I know someone who is borderline retarded. I'm not being insensitive or politically incorrect -- she is actually close to being intellectually disabled. She told me this herself. Her IQ is 85 (mental retardation is 70 or below, 100 is considered average). She spent some time in rehab as a teenager. She did a lot of drugs and drank a lot of booze when she was younger, and she didn't get a chance to start college until she was well into her twenties. But she finished her degree in four years, and last i heard she was checking out grad schools.
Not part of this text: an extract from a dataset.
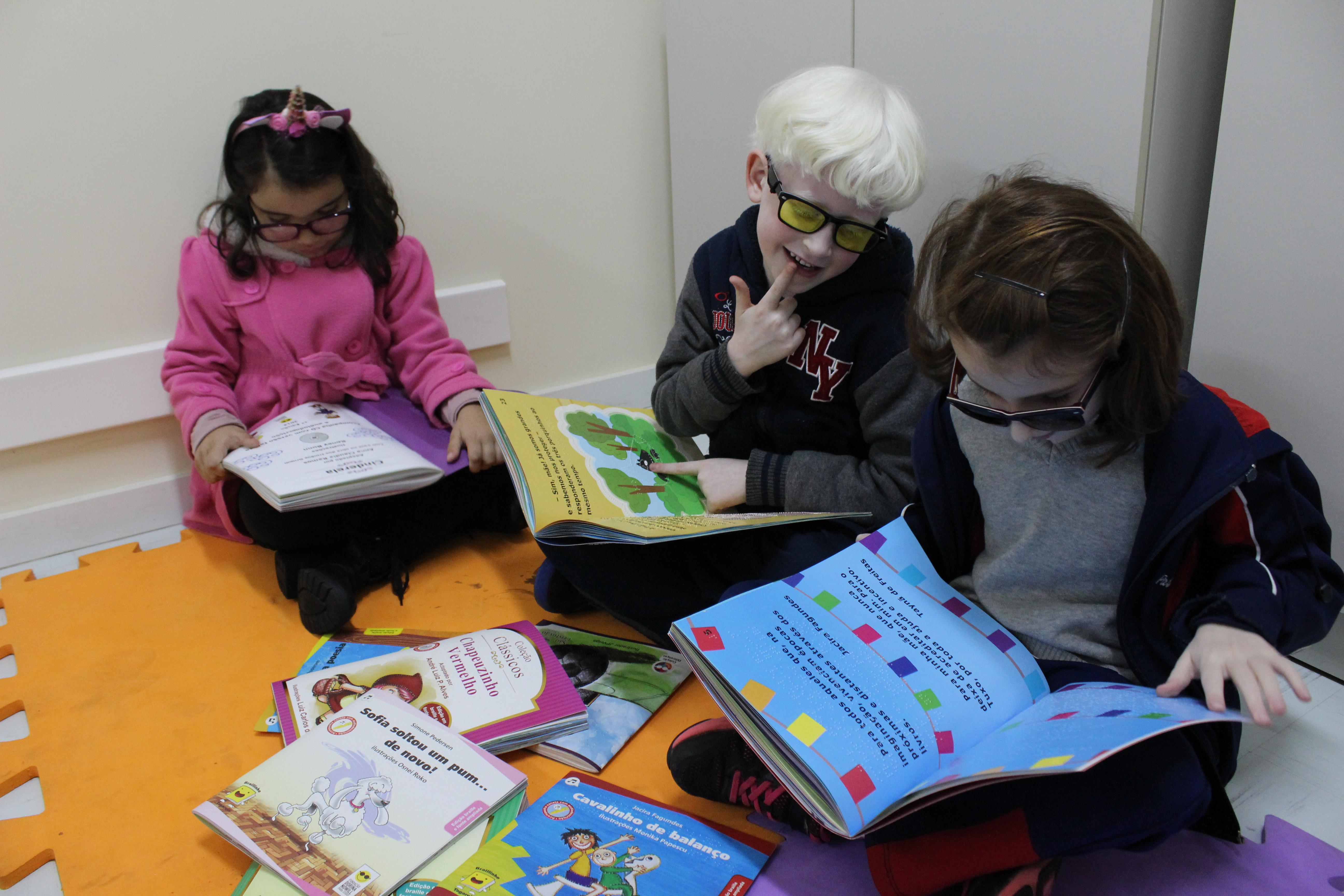 Descrição da imagem: Três crianças, duas garotas e um garoto, sentados sob tapetes coloridos, leem livros em braile. Fim da descrição de imagem.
Here's the thing: we've all seen the articles about how people with graduate and postgraduate degrees earn more money over their lifetime than those without. But the important part of that phrase is "over their lifetime". When you graduate from college, you have two choices: find a job immediately and start paying off your student loans, or take out more loans to go to grad school so that you can postpone paying your student loans and also postpone finding a full-time job with good pay. Jobs that require degrees are harder to get than jobs that don't, and they often don't pay as well at the entry level. Once you've earned more degrees and advanced your education (and your debt) further, you can get promotions and raises, and by the time you retire you'll be making bank. But you still have to pay off your student loans, and you may find yourself eating ramen and cold pizza for several years after obtaining your BA or BS. College is expensive, and it will be a long time before you see any financial benefits from your degree.
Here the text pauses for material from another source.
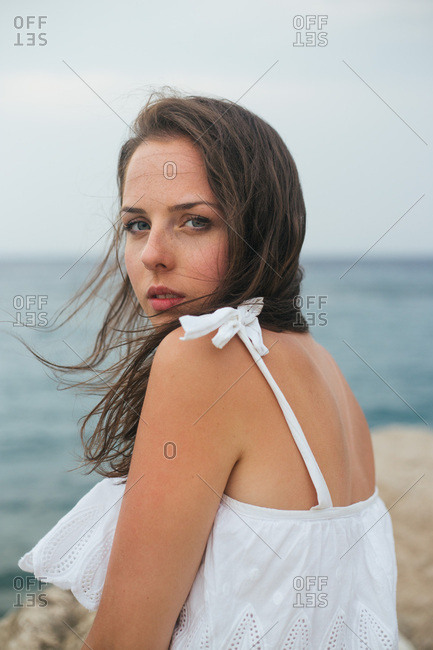 Close-up portrait of young woman in white summer dress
If you want to go to college so that you can make more money, turn back now. It will be a long time before you can realize that dream. Your best money-making bet is to get an Associate's degree in business from a community college, find a good internship or entry-level position in a financially stable corporation, and work your way up. When you've been there long enough, they may help you pay for additional classes, which can also be taken at a community college or even online. If all you want is to make money, don't travel out of state to a private, liberal arts college and pay for four years of tuition, room and board, student fees, and books. It will likely be many long, hard years before you see any return on that investment. Some people are luckier than others and fall into their dream job immediately after graduation, and they make six figure salaries after two years and pay off all their student loans in fifteen months. Do not assume that this person will be you. The only reason that they got that lucky is because they never assumed that they would get that lucky. They worked hard, they took chances, they pursued the things they wanted. And for every one of those stories i can tell you ten more of people who took years to get any luck, of people who slacked off and never achieved their dreams, of people who worked as hard as they could but still had to settle for second best, or even third.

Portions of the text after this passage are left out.